(The records Opens)

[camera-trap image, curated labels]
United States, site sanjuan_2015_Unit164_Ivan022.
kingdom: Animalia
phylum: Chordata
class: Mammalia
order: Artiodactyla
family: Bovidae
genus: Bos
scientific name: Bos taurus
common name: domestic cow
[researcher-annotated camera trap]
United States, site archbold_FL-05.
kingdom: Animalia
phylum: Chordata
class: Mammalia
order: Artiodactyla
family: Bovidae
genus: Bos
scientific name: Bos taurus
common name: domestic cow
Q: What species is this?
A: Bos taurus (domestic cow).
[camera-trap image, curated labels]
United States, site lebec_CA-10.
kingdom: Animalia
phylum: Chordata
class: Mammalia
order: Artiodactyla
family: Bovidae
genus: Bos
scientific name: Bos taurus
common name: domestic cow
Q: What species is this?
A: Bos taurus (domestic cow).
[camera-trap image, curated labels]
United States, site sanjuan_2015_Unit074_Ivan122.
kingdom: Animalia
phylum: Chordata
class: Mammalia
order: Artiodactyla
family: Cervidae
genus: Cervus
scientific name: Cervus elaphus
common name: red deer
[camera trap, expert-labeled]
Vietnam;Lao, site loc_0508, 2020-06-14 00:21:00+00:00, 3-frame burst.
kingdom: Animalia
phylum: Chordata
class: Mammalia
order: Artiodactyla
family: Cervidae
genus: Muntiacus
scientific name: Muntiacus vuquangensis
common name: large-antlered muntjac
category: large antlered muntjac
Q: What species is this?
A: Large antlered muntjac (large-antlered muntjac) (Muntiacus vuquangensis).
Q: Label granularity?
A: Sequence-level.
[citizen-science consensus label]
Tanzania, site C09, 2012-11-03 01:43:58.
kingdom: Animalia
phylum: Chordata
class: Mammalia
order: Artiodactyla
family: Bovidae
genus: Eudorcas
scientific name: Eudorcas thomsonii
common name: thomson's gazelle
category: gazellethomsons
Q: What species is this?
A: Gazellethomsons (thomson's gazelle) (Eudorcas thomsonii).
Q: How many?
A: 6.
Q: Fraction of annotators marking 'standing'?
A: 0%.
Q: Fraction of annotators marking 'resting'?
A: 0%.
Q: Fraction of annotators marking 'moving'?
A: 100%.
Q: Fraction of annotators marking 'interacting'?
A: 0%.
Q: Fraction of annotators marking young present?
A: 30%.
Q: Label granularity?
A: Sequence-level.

(The records Closes)

> Exercise prompt: Search the records for the word "annotators" and copy out every line that holds it.

> Worked solution:
Q: Fraction of annotators marking 'standing'?
Q: Fraction of annotators marking 'resting'?
Q: Fraction of annotators marking 'moving'?
Q: Fraction of annotators marking 'interacting'?
Q: Fraction of annotators marking young present?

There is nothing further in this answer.